Your goal: Copy each line below as written, but skip the pictures.

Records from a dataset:
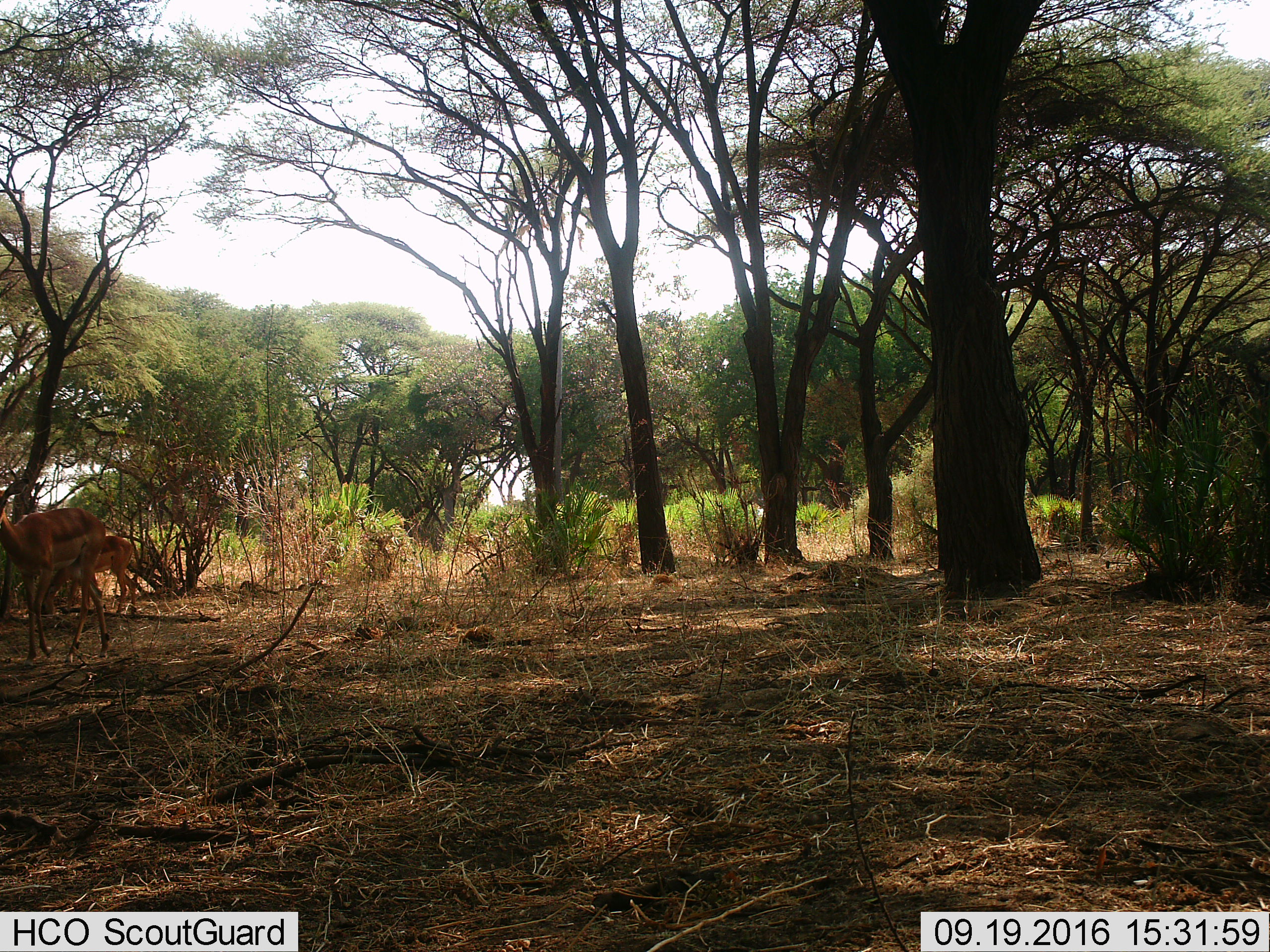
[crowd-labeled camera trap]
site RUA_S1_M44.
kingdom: Animalia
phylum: Chordata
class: Mammalia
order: Artiodactyla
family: Bovidae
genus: Aepyceros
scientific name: Aepyceros melampus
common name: impala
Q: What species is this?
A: Impala (Aepyceros melampus).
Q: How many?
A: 2.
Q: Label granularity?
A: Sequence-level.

Solution to the exercise:
[crowd-labeled camera trap]
site RUA_S1_M44.
kingdom: Animalia
phylum: Chordata
class: Mammalia
order: Artiodactyla
family: Bovidae
genus: Aepyceros
scientific name: Aepyceros melampus
common name: impala
Q: What species is this?
A: Impala (Aepyceros melampus).
Q: How many?
A: 2.
Q: Label granularity?
A: Sequence-level.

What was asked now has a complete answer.